**Provided passage**
Up north, the elder to whom Boori and Meme take their stories is Boori’s Aunty Val. It’s not a case of sitting down with the manuscript and blue pencil — this first editing process mostly happens in accordance with the Aboriginal oral tradition and in the Aboriginal way of letting things “unfold.” Meme and Boori will mostly talk about the stories with the elders, occasionally reading sections, but mostly just talking it through. And as time goes on, responses emerge. The practical outcome in this instance was finding, with Aunty Val’s help, the way to end The Binna Binna Man.
Boori explains this process that seems quite mysterious to the outsider (he’s an elder himself, but still learning stories and law from his parents and Aunties and Uncles): “How I see it is that there’s a space there and it will only be filled in when the time is right and when you are ready to understand why that space is being filled in. It’s kind of sitting back and waiting for your headspace to open up so you’re well enough in your mind to be able to accept what the elders give you.”
The stories themselves have a way of arriving when their time has come to be told. My Girragundji had its beginnings on a wet Melbourne afternoon when Meme’s daughter Grace began badgering Boori for a story — while they were watching the football, of all times! (Melbournians take their Australian Rules football very seriously.) Come halftime, Boori began to tell the story of the pet frog he’d had as a child. Grace was enthralled, and Meme recognized the great potential the story had for all readers, Aboriginal and non-Aboriginal alike:
Grace was so fascinated . . . It’s got a sad ending, and most kids have sad endings with their pets. That’s what started to make me think, How could you write a story about a pet that gets eaten by a snake, and yet have that as an elevating story? So, it started to come out more because of its story potential than because we’re writing an Aboriginal boy’s story — it was a good story, and we had proof of it.
A few years later, Grace herself provided the inspiration for Flytrap. She had lied to her teacher, claiming she had a Venus flytrap and would bring it in to show her classmates, and the lie became unbearable. Holding true to the principles of consultation and respect for ownership of story, Meme and Boori read drafts of the novel with Grace and took into account her responses to the fictional version of her own story. Meme believes that though these principles are specific to Aboriginal culture, “they’re actually great principles in terms of families living their lives.”

**Material supplied**
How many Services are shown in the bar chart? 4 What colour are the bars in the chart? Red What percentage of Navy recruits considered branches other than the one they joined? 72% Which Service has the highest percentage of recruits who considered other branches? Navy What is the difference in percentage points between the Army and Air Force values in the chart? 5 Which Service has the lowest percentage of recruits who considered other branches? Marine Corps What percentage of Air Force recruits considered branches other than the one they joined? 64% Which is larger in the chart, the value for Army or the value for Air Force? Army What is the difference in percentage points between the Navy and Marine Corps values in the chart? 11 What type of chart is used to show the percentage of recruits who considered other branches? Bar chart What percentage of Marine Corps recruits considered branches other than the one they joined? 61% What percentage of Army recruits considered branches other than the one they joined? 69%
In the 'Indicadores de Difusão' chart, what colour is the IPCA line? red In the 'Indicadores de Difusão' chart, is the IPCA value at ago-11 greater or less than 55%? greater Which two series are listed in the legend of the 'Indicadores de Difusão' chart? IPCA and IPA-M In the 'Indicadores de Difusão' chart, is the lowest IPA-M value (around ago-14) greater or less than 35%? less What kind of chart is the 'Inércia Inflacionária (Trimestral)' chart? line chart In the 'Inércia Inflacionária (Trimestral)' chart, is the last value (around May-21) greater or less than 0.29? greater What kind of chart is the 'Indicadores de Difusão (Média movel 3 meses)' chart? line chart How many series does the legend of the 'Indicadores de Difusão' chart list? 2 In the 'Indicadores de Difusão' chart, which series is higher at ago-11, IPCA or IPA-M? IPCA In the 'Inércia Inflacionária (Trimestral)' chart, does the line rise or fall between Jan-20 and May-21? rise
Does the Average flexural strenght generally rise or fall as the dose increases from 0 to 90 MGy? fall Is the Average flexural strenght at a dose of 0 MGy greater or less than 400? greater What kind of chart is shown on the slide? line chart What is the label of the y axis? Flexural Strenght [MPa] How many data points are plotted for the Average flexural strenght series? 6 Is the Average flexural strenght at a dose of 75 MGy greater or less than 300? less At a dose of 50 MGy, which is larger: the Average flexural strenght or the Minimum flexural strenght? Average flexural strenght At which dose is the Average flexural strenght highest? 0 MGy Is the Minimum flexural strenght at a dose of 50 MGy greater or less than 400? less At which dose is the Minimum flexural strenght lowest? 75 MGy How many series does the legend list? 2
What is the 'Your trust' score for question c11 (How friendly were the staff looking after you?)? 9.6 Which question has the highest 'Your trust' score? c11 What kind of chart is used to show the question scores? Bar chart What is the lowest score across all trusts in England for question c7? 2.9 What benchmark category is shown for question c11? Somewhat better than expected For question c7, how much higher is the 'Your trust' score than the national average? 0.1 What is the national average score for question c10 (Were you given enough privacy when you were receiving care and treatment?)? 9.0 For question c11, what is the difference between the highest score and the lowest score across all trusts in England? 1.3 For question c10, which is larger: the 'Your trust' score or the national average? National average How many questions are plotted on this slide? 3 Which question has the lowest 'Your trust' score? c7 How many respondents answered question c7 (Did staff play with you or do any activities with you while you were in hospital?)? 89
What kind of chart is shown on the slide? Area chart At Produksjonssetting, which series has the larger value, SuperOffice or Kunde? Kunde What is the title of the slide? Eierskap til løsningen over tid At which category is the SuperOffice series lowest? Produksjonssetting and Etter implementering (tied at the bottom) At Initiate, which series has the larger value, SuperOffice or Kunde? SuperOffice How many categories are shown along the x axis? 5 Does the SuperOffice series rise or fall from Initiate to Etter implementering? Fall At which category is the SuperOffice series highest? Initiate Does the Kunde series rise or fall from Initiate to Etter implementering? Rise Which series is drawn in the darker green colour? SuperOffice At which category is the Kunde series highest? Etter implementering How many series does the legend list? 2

**Task 1**
For each statement, say whether it agrees with the passage about Boori and Meme's stories. Answer yes or no, and quote the deciding words of the passage exactly. (a) Aunty Val helped find the way to end The Binna Binna Man. (b) My Girragundji began on a sunny Sydney morning. (c) Grace actually owned a Venus flytrap.
**Task 2**
Reproduce without change the part of the passage about Boori and Meme's stories starting with "Up north, the" and going on through "Binna Binna Man.".
The data stand apart from the passage about Boori and Meme's stories and are separate material.

**Task answer 1**
(a) Yes: "The practical outcome in this instance was finding, with Aunty Val’s help, the way to end The Binna Binna Man."
(b) No: "My Girragundji had its beginnings on a wet Melbourne afternoon"
(c) No: "She had lied to her teacher, claiming she had a Venus flytrap"

**Task answer 2**
Up north, the elder to whom Boori and Meme take their stories is Boori’s Aunty Val. It’s not a case of sitting down with the manuscript and blue pencil — this first editing process mostly happens in accordance with the Aboriginal oral tradition and in the Aboriginal way of letting things “unfold.” Meme and Boori will mostly talk about the stories with the elders, occasionally reading sections, but mostly just talking it through. And as time goes on, responses emerge. The practical outcome in this instance was finding, with Aunty Val’s help, the way to end The Binna Binna Man.